▸ **EXTRACTED MATERIAL**:
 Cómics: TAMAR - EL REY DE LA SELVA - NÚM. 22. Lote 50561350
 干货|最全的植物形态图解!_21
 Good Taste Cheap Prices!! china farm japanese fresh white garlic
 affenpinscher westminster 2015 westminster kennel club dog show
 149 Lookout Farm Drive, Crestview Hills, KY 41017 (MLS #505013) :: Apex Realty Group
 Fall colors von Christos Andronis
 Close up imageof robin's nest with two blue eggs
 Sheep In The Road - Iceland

--

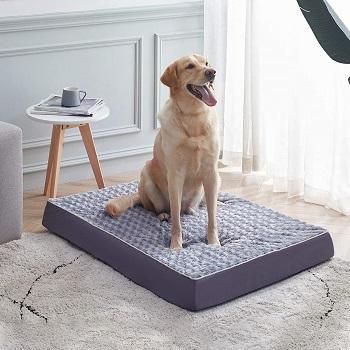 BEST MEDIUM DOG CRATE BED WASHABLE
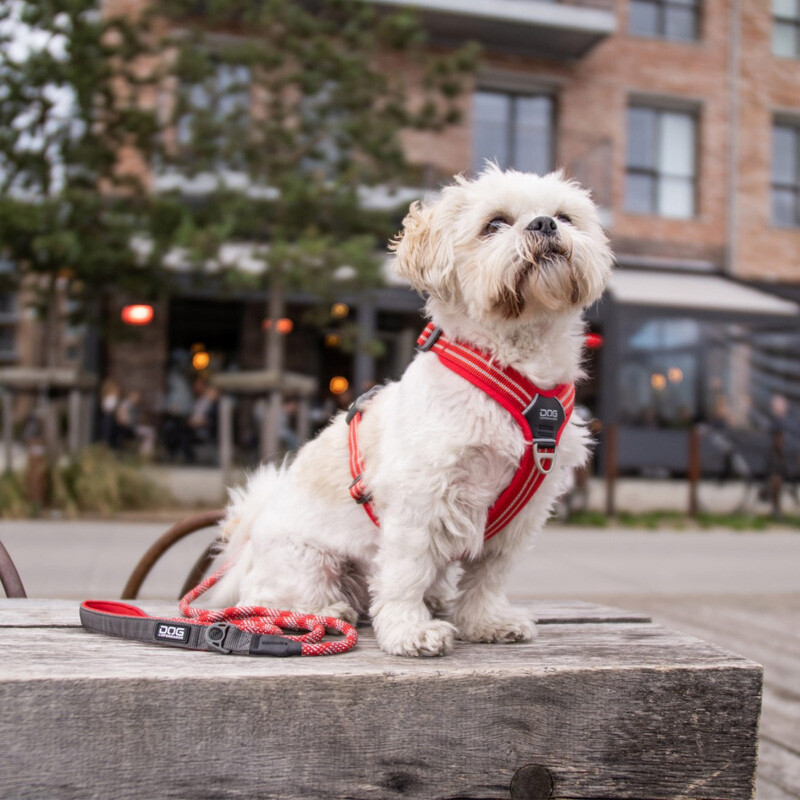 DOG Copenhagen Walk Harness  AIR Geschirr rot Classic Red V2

---

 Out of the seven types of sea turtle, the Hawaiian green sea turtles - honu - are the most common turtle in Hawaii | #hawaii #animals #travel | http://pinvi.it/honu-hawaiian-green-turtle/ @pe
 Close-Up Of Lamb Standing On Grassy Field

▸ **EXERCISE PROMPT**:
Both end lines included, restate word for word the lines above from the line with "Good Taste Cheap" to the line with "Fall colors von Christos Andronis", and nothing else.

▸ **SOLUTION BELOW**:
 Good Taste Cheap Prices!! china farm japanese fresh white garlic
 affenpinscher westminster 2015 westminster kennel club dog show
 149 Lookout Farm Drive, Crestview Hills, KY 41017 (MLS #505013) :: Apex Realty Group
 Fall colors von Christos Andronis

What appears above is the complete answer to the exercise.